Abstract

While it is well known today that J.S. Bach’s The Well-Tempered Clavier (WTC) was not composed with equal temperament in mind, it is unknown exactly which, if any, well temperament Bach had intended for the work. While equal temperament produces 12 uniform intervals of each type, other systems of well temperament slightly stretch and compress the size of various fifths, resulting in alterations to other intervals. A number of competing hypotheses have been published as to which temperament Bach intended, or whether he intended a specific temperament at all. While we do not have a definitive historical answer as to Bach’s preference of temperament in this work, this paper applies corpus methodologies to compare these systems.

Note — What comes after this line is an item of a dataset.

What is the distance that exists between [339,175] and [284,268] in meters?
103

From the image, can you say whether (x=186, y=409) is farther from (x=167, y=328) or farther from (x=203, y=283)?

This paper develops and utilises Detuning-Emphasis Correlation (DEC): the relationship between scale-degree pairs' deviation from just intonation and their frequency of use. Frequency of use is compared to a ‘baseline’ frequency, found by averaging a scale degree pair’s prevalence across the corpus. This paper analyses the 48 fugues of Bach’s WTC by computing DECs for selected well temperaments (Werckmeister III, Bach-Lehman, Niedhardt, Vallotti, and Young), aiming to find a significant negative DEC for some temperament. While no temperament was found to fit the WTC in this way, strong correlations between these well temperaments indicated that the work would highlight similar affects for the various keys regardless of which (non-equal) well temperament is used to realise this work.